TEXTE À LIRE:
Colomb, Le livre des prophéties.
Cela m’a pris un certain temps pour découvrir qui était l’homme dont nous célébrons (en théorie) les exploits aujourd’hui. Je dis « en théorie », car nos jours de congé semblent de moins en moins connectés à notre histoire nationale, et de plus en plus à une excuse pour s’offrir un week end de 3 jours.
Tous ceux qui ont un certain âge se souviennent avoir appris que Christophe Colomb « a prouvé que la terre était ronde » c’est-à-dire une boule, plutôt que plate, ce que certains historiens appelaient en plaisantant la théorie de la pizza.
Quiconque connaît un peu les sciences antiques et médiévales — lisez Dante si vous en doutez — sait que les gens instruits l’avaient déjà compris. Aristarchus, qui vivait 250 ans avant Jésus Christ, avait même fait un calcul de la circonférence de la terre, d’une bonne approximation. L’histoire de la terre plate a été concoctée aux temps modernes pour jeter le discrédit sur les moines et les théologiens du Moyen Âge prétendument ignorants et superstitieux.
Christophe Colomb a fait quelque chose de bien plus intéressant : il nous a mis sur le chemin d’un monde vraiment global. Et il l’a fait pour des raisons qu’en dépit de l’avancée des connaissances historiques, pratiquement personne ne sait.
Moi-même, je ne les ai connues que par hasard. En 1991, la revue First Things m’a demandé de faire la critique de Conquête du Paradis, livre publié pour les festivités de 1992 et du cinquième centenaire du premier voyage de Christophe Colomb. Le titre dit tout : « conquête » mauvaise ; « paradis », Nouveau Monde et ses habitants merveilleux : bien. Le résultat : le Européens arrivant sur ces rivages : un désastre !

[Entrées d’annotation de contours]
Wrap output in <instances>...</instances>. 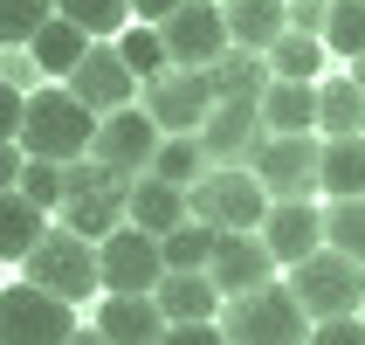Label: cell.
<instances>
[{
  "mask_svg": "<svg viewBox=\"0 0 365 345\" xmlns=\"http://www.w3.org/2000/svg\"><path fill=\"white\" fill-rule=\"evenodd\" d=\"M35 76H41V62L28 56V49H7V56H0V83H14L21 97L35 90Z\"/></svg>",
  "mask_w": 365,
  "mask_h": 345,
  "instance_id": "obj_37",
  "label": "cell"
},
{
  "mask_svg": "<svg viewBox=\"0 0 365 345\" xmlns=\"http://www.w3.org/2000/svg\"><path fill=\"white\" fill-rule=\"evenodd\" d=\"M21 104L28 97H21L14 83H0V139H21Z\"/></svg>",
  "mask_w": 365,
  "mask_h": 345,
  "instance_id": "obj_40",
  "label": "cell"
},
{
  "mask_svg": "<svg viewBox=\"0 0 365 345\" xmlns=\"http://www.w3.org/2000/svg\"><path fill=\"white\" fill-rule=\"evenodd\" d=\"M193 139H200L207 166H248V159H255V145H262L269 131H262V111H255V104H214Z\"/></svg>",
  "mask_w": 365,
  "mask_h": 345,
  "instance_id": "obj_16",
  "label": "cell"
},
{
  "mask_svg": "<svg viewBox=\"0 0 365 345\" xmlns=\"http://www.w3.org/2000/svg\"><path fill=\"white\" fill-rule=\"evenodd\" d=\"M310 345H365V318H324L310 325Z\"/></svg>",
  "mask_w": 365,
  "mask_h": 345,
  "instance_id": "obj_36",
  "label": "cell"
},
{
  "mask_svg": "<svg viewBox=\"0 0 365 345\" xmlns=\"http://www.w3.org/2000/svg\"><path fill=\"white\" fill-rule=\"evenodd\" d=\"M317 159H324V139L317 131H297V139H262L248 173L262 180L269 201H310L317 194Z\"/></svg>",
  "mask_w": 365,
  "mask_h": 345,
  "instance_id": "obj_10",
  "label": "cell"
},
{
  "mask_svg": "<svg viewBox=\"0 0 365 345\" xmlns=\"http://www.w3.org/2000/svg\"><path fill=\"white\" fill-rule=\"evenodd\" d=\"M262 131L269 139H297V131H317V83H283V76H269L262 90Z\"/></svg>",
  "mask_w": 365,
  "mask_h": 345,
  "instance_id": "obj_20",
  "label": "cell"
},
{
  "mask_svg": "<svg viewBox=\"0 0 365 345\" xmlns=\"http://www.w3.org/2000/svg\"><path fill=\"white\" fill-rule=\"evenodd\" d=\"M283 290L304 304L310 325H324V318H359L365 269L351 263V256H338V249H317V256H304V263H289V284Z\"/></svg>",
  "mask_w": 365,
  "mask_h": 345,
  "instance_id": "obj_4",
  "label": "cell"
},
{
  "mask_svg": "<svg viewBox=\"0 0 365 345\" xmlns=\"http://www.w3.org/2000/svg\"><path fill=\"white\" fill-rule=\"evenodd\" d=\"M324 49H331V56H345V62L365 56V0H331V14H324Z\"/></svg>",
  "mask_w": 365,
  "mask_h": 345,
  "instance_id": "obj_32",
  "label": "cell"
},
{
  "mask_svg": "<svg viewBox=\"0 0 365 345\" xmlns=\"http://www.w3.org/2000/svg\"><path fill=\"white\" fill-rule=\"evenodd\" d=\"M324 14H331V0H289V35H317L324 41Z\"/></svg>",
  "mask_w": 365,
  "mask_h": 345,
  "instance_id": "obj_38",
  "label": "cell"
},
{
  "mask_svg": "<svg viewBox=\"0 0 365 345\" xmlns=\"http://www.w3.org/2000/svg\"><path fill=\"white\" fill-rule=\"evenodd\" d=\"M283 7H289V0H283Z\"/></svg>",
  "mask_w": 365,
  "mask_h": 345,
  "instance_id": "obj_46",
  "label": "cell"
},
{
  "mask_svg": "<svg viewBox=\"0 0 365 345\" xmlns=\"http://www.w3.org/2000/svg\"><path fill=\"white\" fill-rule=\"evenodd\" d=\"M152 304L165 311V325H214L221 318V290H214L207 269H165Z\"/></svg>",
  "mask_w": 365,
  "mask_h": 345,
  "instance_id": "obj_17",
  "label": "cell"
},
{
  "mask_svg": "<svg viewBox=\"0 0 365 345\" xmlns=\"http://www.w3.org/2000/svg\"><path fill=\"white\" fill-rule=\"evenodd\" d=\"M118 56H124V69H131L138 83H152L159 69H173V62H165V41H159V28H145V21H131V28L118 35Z\"/></svg>",
  "mask_w": 365,
  "mask_h": 345,
  "instance_id": "obj_33",
  "label": "cell"
},
{
  "mask_svg": "<svg viewBox=\"0 0 365 345\" xmlns=\"http://www.w3.org/2000/svg\"><path fill=\"white\" fill-rule=\"evenodd\" d=\"M97 331L110 345H159L165 339V311L152 297H103L97 304Z\"/></svg>",
  "mask_w": 365,
  "mask_h": 345,
  "instance_id": "obj_21",
  "label": "cell"
},
{
  "mask_svg": "<svg viewBox=\"0 0 365 345\" xmlns=\"http://www.w3.org/2000/svg\"><path fill=\"white\" fill-rule=\"evenodd\" d=\"M97 276H103V297H152L165 276V256H159V235L145 228H110L97 242Z\"/></svg>",
  "mask_w": 365,
  "mask_h": 345,
  "instance_id": "obj_8",
  "label": "cell"
},
{
  "mask_svg": "<svg viewBox=\"0 0 365 345\" xmlns=\"http://www.w3.org/2000/svg\"><path fill=\"white\" fill-rule=\"evenodd\" d=\"M69 345H110V339H103V331H97V325H90V331H83V325H76V331H69Z\"/></svg>",
  "mask_w": 365,
  "mask_h": 345,
  "instance_id": "obj_43",
  "label": "cell"
},
{
  "mask_svg": "<svg viewBox=\"0 0 365 345\" xmlns=\"http://www.w3.org/2000/svg\"><path fill=\"white\" fill-rule=\"evenodd\" d=\"M21 166H28L21 139H0V194H7V186H21Z\"/></svg>",
  "mask_w": 365,
  "mask_h": 345,
  "instance_id": "obj_41",
  "label": "cell"
},
{
  "mask_svg": "<svg viewBox=\"0 0 365 345\" xmlns=\"http://www.w3.org/2000/svg\"><path fill=\"white\" fill-rule=\"evenodd\" d=\"M159 41H165V62L173 69H214L235 49L227 41V21H221V0H180L159 21Z\"/></svg>",
  "mask_w": 365,
  "mask_h": 345,
  "instance_id": "obj_9",
  "label": "cell"
},
{
  "mask_svg": "<svg viewBox=\"0 0 365 345\" xmlns=\"http://www.w3.org/2000/svg\"><path fill=\"white\" fill-rule=\"evenodd\" d=\"M317 194H331V201H359L365 194V139H324Z\"/></svg>",
  "mask_w": 365,
  "mask_h": 345,
  "instance_id": "obj_25",
  "label": "cell"
},
{
  "mask_svg": "<svg viewBox=\"0 0 365 345\" xmlns=\"http://www.w3.org/2000/svg\"><path fill=\"white\" fill-rule=\"evenodd\" d=\"M48 235V214H41L21 186L0 194V263H28V249Z\"/></svg>",
  "mask_w": 365,
  "mask_h": 345,
  "instance_id": "obj_24",
  "label": "cell"
},
{
  "mask_svg": "<svg viewBox=\"0 0 365 345\" xmlns=\"http://www.w3.org/2000/svg\"><path fill=\"white\" fill-rule=\"evenodd\" d=\"M21 276H28L35 290H48V297H62V304H83V297H97V290H103V276H97V242H83L76 228H62V221L28 249Z\"/></svg>",
  "mask_w": 365,
  "mask_h": 345,
  "instance_id": "obj_3",
  "label": "cell"
},
{
  "mask_svg": "<svg viewBox=\"0 0 365 345\" xmlns=\"http://www.w3.org/2000/svg\"><path fill=\"white\" fill-rule=\"evenodd\" d=\"M48 14H56V0H0V49H28Z\"/></svg>",
  "mask_w": 365,
  "mask_h": 345,
  "instance_id": "obj_34",
  "label": "cell"
},
{
  "mask_svg": "<svg viewBox=\"0 0 365 345\" xmlns=\"http://www.w3.org/2000/svg\"><path fill=\"white\" fill-rule=\"evenodd\" d=\"M186 214L207 221V228H221V235H235V228H262L269 194H262V180L248 166H207L200 180L186 186Z\"/></svg>",
  "mask_w": 365,
  "mask_h": 345,
  "instance_id": "obj_6",
  "label": "cell"
},
{
  "mask_svg": "<svg viewBox=\"0 0 365 345\" xmlns=\"http://www.w3.org/2000/svg\"><path fill=\"white\" fill-rule=\"evenodd\" d=\"M28 56L41 62V76H69L83 56H90V35H83L76 21H62V14H48L41 21V35L28 41Z\"/></svg>",
  "mask_w": 365,
  "mask_h": 345,
  "instance_id": "obj_26",
  "label": "cell"
},
{
  "mask_svg": "<svg viewBox=\"0 0 365 345\" xmlns=\"http://www.w3.org/2000/svg\"><path fill=\"white\" fill-rule=\"evenodd\" d=\"M214 325H221L227 345H310V318H304V304H297L283 284L221 297V318H214Z\"/></svg>",
  "mask_w": 365,
  "mask_h": 345,
  "instance_id": "obj_2",
  "label": "cell"
},
{
  "mask_svg": "<svg viewBox=\"0 0 365 345\" xmlns=\"http://www.w3.org/2000/svg\"><path fill=\"white\" fill-rule=\"evenodd\" d=\"M207 276H214V290H221V297H242V290L276 284V256H269V242L255 235V228H235V235H221V242H214Z\"/></svg>",
  "mask_w": 365,
  "mask_h": 345,
  "instance_id": "obj_15",
  "label": "cell"
},
{
  "mask_svg": "<svg viewBox=\"0 0 365 345\" xmlns=\"http://www.w3.org/2000/svg\"><path fill=\"white\" fill-rule=\"evenodd\" d=\"M159 345H227V339H221V325H165Z\"/></svg>",
  "mask_w": 365,
  "mask_h": 345,
  "instance_id": "obj_39",
  "label": "cell"
},
{
  "mask_svg": "<svg viewBox=\"0 0 365 345\" xmlns=\"http://www.w3.org/2000/svg\"><path fill=\"white\" fill-rule=\"evenodd\" d=\"M359 318H365V304H359Z\"/></svg>",
  "mask_w": 365,
  "mask_h": 345,
  "instance_id": "obj_45",
  "label": "cell"
},
{
  "mask_svg": "<svg viewBox=\"0 0 365 345\" xmlns=\"http://www.w3.org/2000/svg\"><path fill=\"white\" fill-rule=\"evenodd\" d=\"M180 0H131V21H145V28H159L165 14H173Z\"/></svg>",
  "mask_w": 365,
  "mask_h": 345,
  "instance_id": "obj_42",
  "label": "cell"
},
{
  "mask_svg": "<svg viewBox=\"0 0 365 345\" xmlns=\"http://www.w3.org/2000/svg\"><path fill=\"white\" fill-rule=\"evenodd\" d=\"M124 221L145 228V235H173V228L186 221V186L159 180V173H138L131 194H124Z\"/></svg>",
  "mask_w": 365,
  "mask_h": 345,
  "instance_id": "obj_18",
  "label": "cell"
},
{
  "mask_svg": "<svg viewBox=\"0 0 365 345\" xmlns=\"http://www.w3.org/2000/svg\"><path fill=\"white\" fill-rule=\"evenodd\" d=\"M159 124L145 118L138 104L131 111H110V118H97V139H90V159L110 166L118 180H138V173H152V152H159Z\"/></svg>",
  "mask_w": 365,
  "mask_h": 345,
  "instance_id": "obj_13",
  "label": "cell"
},
{
  "mask_svg": "<svg viewBox=\"0 0 365 345\" xmlns=\"http://www.w3.org/2000/svg\"><path fill=\"white\" fill-rule=\"evenodd\" d=\"M317 139H365V90L351 76L317 83Z\"/></svg>",
  "mask_w": 365,
  "mask_h": 345,
  "instance_id": "obj_23",
  "label": "cell"
},
{
  "mask_svg": "<svg viewBox=\"0 0 365 345\" xmlns=\"http://www.w3.org/2000/svg\"><path fill=\"white\" fill-rule=\"evenodd\" d=\"M62 90H69L83 111H97V118H110V111H131V104H138V76L124 69L118 41H90V56L69 69V83H62Z\"/></svg>",
  "mask_w": 365,
  "mask_h": 345,
  "instance_id": "obj_12",
  "label": "cell"
},
{
  "mask_svg": "<svg viewBox=\"0 0 365 345\" xmlns=\"http://www.w3.org/2000/svg\"><path fill=\"white\" fill-rule=\"evenodd\" d=\"M152 173H159V180H173V186H193V180L207 173L200 139H193V131H173V139H159V152H152Z\"/></svg>",
  "mask_w": 365,
  "mask_h": 345,
  "instance_id": "obj_31",
  "label": "cell"
},
{
  "mask_svg": "<svg viewBox=\"0 0 365 345\" xmlns=\"http://www.w3.org/2000/svg\"><path fill=\"white\" fill-rule=\"evenodd\" d=\"M221 21H227V41H235V49H255V56H269V49L289 35V7L283 0H221Z\"/></svg>",
  "mask_w": 365,
  "mask_h": 345,
  "instance_id": "obj_19",
  "label": "cell"
},
{
  "mask_svg": "<svg viewBox=\"0 0 365 345\" xmlns=\"http://www.w3.org/2000/svg\"><path fill=\"white\" fill-rule=\"evenodd\" d=\"M351 83H359V90H365V56H359V62H351Z\"/></svg>",
  "mask_w": 365,
  "mask_h": 345,
  "instance_id": "obj_44",
  "label": "cell"
},
{
  "mask_svg": "<svg viewBox=\"0 0 365 345\" xmlns=\"http://www.w3.org/2000/svg\"><path fill=\"white\" fill-rule=\"evenodd\" d=\"M21 194L41 207V214H56L62 207V166H48V159H28L21 166Z\"/></svg>",
  "mask_w": 365,
  "mask_h": 345,
  "instance_id": "obj_35",
  "label": "cell"
},
{
  "mask_svg": "<svg viewBox=\"0 0 365 345\" xmlns=\"http://www.w3.org/2000/svg\"><path fill=\"white\" fill-rule=\"evenodd\" d=\"M324 249H338V256H351V263L365 269V194L324 207Z\"/></svg>",
  "mask_w": 365,
  "mask_h": 345,
  "instance_id": "obj_30",
  "label": "cell"
},
{
  "mask_svg": "<svg viewBox=\"0 0 365 345\" xmlns=\"http://www.w3.org/2000/svg\"><path fill=\"white\" fill-rule=\"evenodd\" d=\"M62 21H76L90 41H118L124 21H131V0H56Z\"/></svg>",
  "mask_w": 365,
  "mask_h": 345,
  "instance_id": "obj_29",
  "label": "cell"
},
{
  "mask_svg": "<svg viewBox=\"0 0 365 345\" xmlns=\"http://www.w3.org/2000/svg\"><path fill=\"white\" fill-rule=\"evenodd\" d=\"M138 111L165 139L173 131H200L207 111H214V83H207V69H159L152 83H138Z\"/></svg>",
  "mask_w": 365,
  "mask_h": 345,
  "instance_id": "obj_11",
  "label": "cell"
},
{
  "mask_svg": "<svg viewBox=\"0 0 365 345\" xmlns=\"http://www.w3.org/2000/svg\"><path fill=\"white\" fill-rule=\"evenodd\" d=\"M214 242H221V228H207V221L186 214L173 235H159V256H165V269H207L214 263Z\"/></svg>",
  "mask_w": 365,
  "mask_h": 345,
  "instance_id": "obj_28",
  "label": "cell"
},
{
  "mask_svg": "<svg viewBox=\"0 0 365 345\" xmlns=\"http://www.w3.org/2000/svg\"><path fill=\"white\" fill-rule=\"evenodd\" d=\"M255 235L269 242L276 269H289V263H304V256L324 249V207L317 201H269V214H262Z\"/></svg>",
  "mask_w": 365,
  "mask_h": 345,
  "instance_id": "obj_14",
  "label": "cell"
},
{
  "mask_svg": "<svg viewBox=\"0 0 365 345\" xmlns=\"http://www.w3.org/2000/svg\"><path fill=\"white\" fill-rule=\"evenodd\" d=\"M124 194H131V180H118L110 166L97 159H76L62 166V228H76L83 242H103L110 228H124Z\"/></svg>",
  "mask_w": 365,
  "mask_h": 345,
  "instance_id": "obj_5",
  "label": "cell"
},
{
  "mask_svg": "<svg viewBox=\"0 0 365 345\" xmlns=\"http://www.w3.org/2000/svg\"><path fill=\"white\" fill-rule=\"evenodd\" d=\"M90 139H97V111H83L56 83L28 90V104H21V152H28V159L76 166V159H90Z\"/></svg>",
  "mask_w": 365,
  "mask_h": 345,
  "instance_id": "obj_1",
  "label": "cell"
},
{
  "mask_svg": "<svg viewBox=\"0 0 365 345\" xmlns=\"http://www.w3.org/2000/svg\"><path fill=\"white\" fill-rule=\"evenodd\" d=\"M69 331H76V304L35 290L28 276L0 284V345H69Z\"/></svg>",
  "mask_w": 365,
  "mask_h": 345,
  "instance_id": "obj_7",
  "label": "cell"
},
{
  "mask_svg": "<svg viewBox=\"0 0 365 345\" xmlns=\"http://www.w3.org/2000/svg\"><path fill=\"white\" fill-rule=\"evenodd\" d=\"M324 41L317 35H283L276 49H269V76H283V83H324Z\"/></svg>",
  "mask_w": 365,
  "mask_h": 345,
  "instance_id": "obj_27",
  "label": "cell"
},
{
  "mask_svg": "<svg viewBox=\"0 0 365 345\" xmlns=\"http://www.w3.org/2000/svg\"><path fill=\"white\" fill-rule=\"evenodd\" d=\"M207 83H214V104H262L269 56H255V49H227V56L207 69Z\"/></svg>",
  "mask_w": 365,
  "mask_h": 345,
  "instance_id": "obj_22",
  "label": "cell"
}]
</instances>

CONSIGNE: Pouvez-vous recopier le texte sur Colomb en commençant aux mots « Colomb, Le livre » et en vous arrêtant après « de la pizza. », tout en substituant « la théorie de la crêpe » à « la théorie de la pizza » ? Les lignes ne jouent ici aucun rôle.

RÉSULTAT:
Colomb, Le livre des prophéties.
Cela m’a pris un certain temps pour découvrir qui était l’homme dont nous célébrons (en théorie) les exploits aujourd’hui. Je dis « en théorie », car nos jours de congé semblent de moins en moins connectés à notre histoire nationale, et de plus en plus à une excuse pour s’offrir un week end de 3 jours.
Tous ceux qui ont un certain âge se souviennent avoir appris que Christophe Colomb « a prouvé que la terre était ronde » c’est-à-dire une boule, plutôt que plate, ce que certains historiens appelaient en plaisantant la théorie de la crêpe.